**PROBLEMS AND TASKS**
[A] In the passage on defibrating wood chips, what temperature should the preheating of backwater not exceed in practice?
[B] List each distinct temperature given in the passage on defibrating wood chips.
[C] Pick up the passage on defibrating wood chips after its final sentence and carry it on.
* Begin SUPPLIED PASSAGE *
Assuming that the defibration is effected at a temperature of 165° C and that the chips have a dry content of 50 percent and a temperature of 5° C when introduced into the defibrator, the concentration of the grinding produce within the defibrator will be about 47 percent and the concentration of the pulp after blowing it out to atmospheric pressure will be about 51 percent, provided the chips have been heated up to 165° C by means of steam and the defibrating energy amounts to 240 KWh per ton bone dry substance and that no dilution has occurred through sealing water or moisture entering the steam. If the dry content of the chips is 55 percent, the pulp concentration under conditions otherwise the same will be 54 and 57.5 percent for the grinding produce and the discharged pulp, respectively. If the dry content of the chips is lower, e.g., 45 percent, the concentration values will be, respectively, 42 and 45.5 percent. Normally, however, a dilution of the pulp will occur due to entering water, and in practice one must calculate with lower pulp concentrations than those stated here.

The fact that the pulp concentration subsequent to defibration, nevertheless becomes so high, in spite of water added partly as moisture in the chips and partly as condensed steam, is due to the generation of heat in the grinding zone, whereby a quantity of water corresponding to the heat generation is evaporated.

In the manufacture of insulation fiberboard, in which case the wet sheet prior to the drying has a dry content of between 40 and 50 percent one should, under favorable conditions, be able to defibrate chips having a dry content of 50 percent.

According to the present invention when, the chips have too low a dry content prior to the defibrating step, they are freed from a portion of the water by mechanical compression to such a degree that the dry content of the chips will exceed that of the board blanks at the commencement of the final drying step. To this end, the dry content must be increased to at least 50 percent and most suitably to a range from 55 to 70 percent. However, with this high dry content, the chips would be exposed to the risk of deleterious superheating or sticking and become burned in the grinding zone. In order to avoid this risk and also to eliminate the need of fresh water, the invention purports to supply backwater to the grinding produce during the defibrating step.

As an additional measure to prevent dilution of supplied backwater by steam condensed in the defibrator the backwater should be preheated to a temperature of 100° C or higher. In this manner, even some evaporation of backwater can be obtained in the defibrating step, and the quantity of backwater discharged with the pulp becomes less than the quantity of supplied backwater.

An indirect preheating of backwater to a high temperature of, e.g., 200° C may, however, create incrustation problems, and in practice the preheating should not exceed 170°C

By utilizing the steam set free when the pulp is discharged from the defibrator for heating and steaming of the chips thoroughly at 100° C, the discharge water is facilitated when the chips are dewatered by mechanical compression, which results from the fact that a higher volumetric weight is attained without increased compressive pressure. For example, in order to increase the volumetric weight of some certain type of chips from 0.2 to 8.7 by compression, a pressure of 150 kgs per cm2 must be applied to non-steamed chips, whereas a pressure of 70 kgs per cm2 is sufficient for steamed chips.
* End SUPPLIED PASSAGE *
* Begin RECORDS PROVIDED *
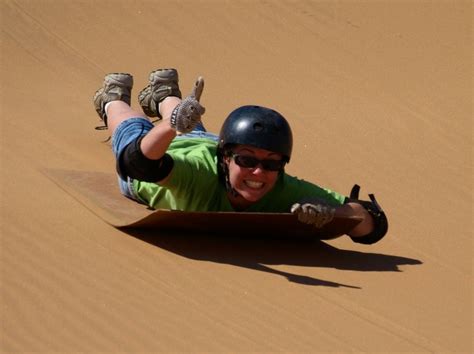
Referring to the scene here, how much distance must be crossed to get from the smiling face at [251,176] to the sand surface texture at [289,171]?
367mm

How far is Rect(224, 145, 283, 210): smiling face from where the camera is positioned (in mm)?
6574

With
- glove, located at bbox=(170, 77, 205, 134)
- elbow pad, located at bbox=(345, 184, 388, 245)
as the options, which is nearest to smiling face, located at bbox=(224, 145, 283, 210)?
glove, located at bbox=(170, 77, 205, 134)

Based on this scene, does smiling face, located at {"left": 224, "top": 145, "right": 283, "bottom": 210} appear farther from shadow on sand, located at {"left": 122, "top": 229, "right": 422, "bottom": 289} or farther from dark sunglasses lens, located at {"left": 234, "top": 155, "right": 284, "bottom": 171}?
shadow on sand, located at {"left": 122, "top": 229, "right": 422, "bottom": 289}

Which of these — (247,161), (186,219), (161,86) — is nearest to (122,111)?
(161,86)

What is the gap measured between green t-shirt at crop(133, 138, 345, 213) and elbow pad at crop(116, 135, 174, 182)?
0.09m

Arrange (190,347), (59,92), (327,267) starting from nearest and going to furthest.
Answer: (190,347) → (327,267) → (59,92)

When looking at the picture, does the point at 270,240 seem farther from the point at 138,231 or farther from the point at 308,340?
the point at 308,340

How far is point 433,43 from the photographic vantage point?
46.1 feet

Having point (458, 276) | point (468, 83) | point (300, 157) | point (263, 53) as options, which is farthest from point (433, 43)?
point (458, 276)

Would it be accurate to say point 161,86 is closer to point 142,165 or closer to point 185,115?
point 142,165

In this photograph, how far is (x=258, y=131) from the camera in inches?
257

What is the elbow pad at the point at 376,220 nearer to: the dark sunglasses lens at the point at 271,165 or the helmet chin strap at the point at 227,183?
the dark sunglasses lens at the point at 271,165

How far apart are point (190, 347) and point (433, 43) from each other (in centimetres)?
931

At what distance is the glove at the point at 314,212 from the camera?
657 cm
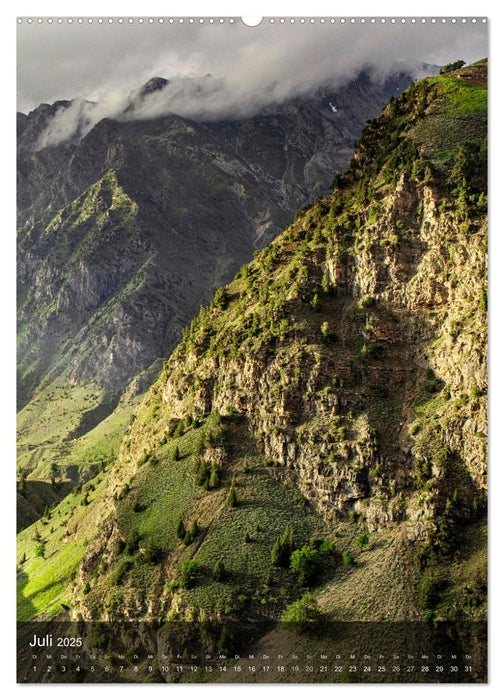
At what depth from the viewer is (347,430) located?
69.9 metres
* End RECORDS PROVIDED *
**RESULTS BY TASK**
[A] 170° C

[B] 165° C, 5° C, 100° C, 200° C, 170° C

[C]
By the preheating of the chips, a considerable saving of live steam also is obtained where the defibration is effected under pressure and the compressed chips having a temperature of between 90° and 100° C are fed directly into the defibrator. At least half of live steam supplied to the defibrating apparatus can be saved in this manner.

As an example it may be mentioned that, when the chips after the compression have a dry content of 50 percent and a temperature of 100° C when fed into the defibrator, which is assumed to be operated at a temperature of 165° C, the discharged pulp will have a dry content of 57-58 percent, provided that no additional water enters. If, under the otherwise same conditions, the dry content of the chips is 55 percent, the dry content of the pulp will amount to 64-65 percent. It has been shown that such a concentration of the grinding produce has been reached in the defibrator that backwater according to the invention must be supplied to adjust the concentration.

During the steaming of the chips, varying quantities of steam are condensed out onto and into the chips which increases the water content of the chips and thus increases the importance of squeezing out water. If the chips have a dry content of 50 percent, for example, this content during the steaming is reduced to 47-48 percent, and 410 kgs water must be squeezed out from each ton of chips, calculated as bone dry, in order to reach a dry content of 55 percent, for example, which result actually is obtainable, provided that hot steamed chips are compressed.

Of the quantity of liquid squeezed out in this manner, 250 kgs are steam condensate and 160 kgs wood moisture. If, to the contrary, water is squeezed out from the chips prior to preheating to such a quantity, for example, that the dry content of the chips is increased from 50 to 60 percent and the chips thereupon are preheated with steam to 100° C, the chips will have a dry content of about 55 percent, which in the most favorable circumstances can result in a pulp having a final dry content of 64-65 percent. In this case, the quantity of squeezed-out wood water will be about 330 kgs per ton chips, calculated as bone dry, without regard to content of steam condensate. Partial removal of the wood moisture prior to the preheating of the chips with steam may in some cases be advantageous, because the squeezed-out water due, firstly to its low quantity and secondly to its low content of impurities, is well suited to be used again or neutralized. The removal of water prior to the preheating step is especially important when washing of the chips is included in the process. In such a case, substantial quantities of water in addition to the moisture inherent to the wood accompany the chips and reach values in the range between 250 and 350 kgs of water per ton of chips. It is then advisable to centrifuge or compress the chips to remove excess water, before the chips are preheated and compressed again in preparation for feeding them into the defibrator.

When washing very dry chips having, e.g., a dry content of from 55 to 65 percent, only the adhering water need to be removed simply by centrifuging.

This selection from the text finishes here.